Despite the title, work on the Fair Elections Act began long before 2017. DC Appleseed worked with worked with At-Large Councilmember David Grosso, who introduced the bill, and Ward 5 Councilmember Kenyan McDuffie, the former Judiciary Committee chair, on this issue. Our pro bono partner, Arent Fox LLP, provided the Council important research and analysis needed to develop the case for and legislation implementing public financing of elections. We also testified in favor of the legislation before the Judiciary Committee, now chaired by Ward 6 Councilmember Charles Allen.
The resulting bill gained the support of every member of the Council. A majority – nine Council members – supported the legislation so strongly that they became co-introducers or co-sponsors. We agree with Councilmember Allen that the bill is an investment in democracy.
The next steps for the Fair Elections Act of 2017 are a second Council vote and review by Mayor Bowser. While the Council has voiced its full support, Mayor Bowser has said she doesn’t want to spend an average of $5 million per year on campaigns instead of government services. DC Appleseed agrees with Councilmember Allen’s assertion that D.C. can and must invest in democracy. Councilmember Grosso noted that Council can fund the Act if Mayor Bowser does not – and we encourage full funding in the upcoming FY 19 budget
In addition to monitoring next steps for the Fair Elections Act, it’s important to look ahead.
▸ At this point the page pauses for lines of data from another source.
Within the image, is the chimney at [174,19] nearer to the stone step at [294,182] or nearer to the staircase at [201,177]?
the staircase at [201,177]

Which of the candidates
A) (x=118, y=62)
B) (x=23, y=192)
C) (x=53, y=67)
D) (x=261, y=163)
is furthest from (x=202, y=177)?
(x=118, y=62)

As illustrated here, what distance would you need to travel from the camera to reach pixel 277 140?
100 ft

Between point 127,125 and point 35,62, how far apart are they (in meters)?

While public financing is an important step forward, we echo Ward 3 Councilmember Mary Cheh, who emphasized that that the Fair Elections Act can’t solve everything on its own. The legislation can’t prevent corruption or revive public trust in government in a vacuum. DC Appleseed looks forward to continuing to push for comprehensive solutions to those challenges as part of our D.C. Democracy work.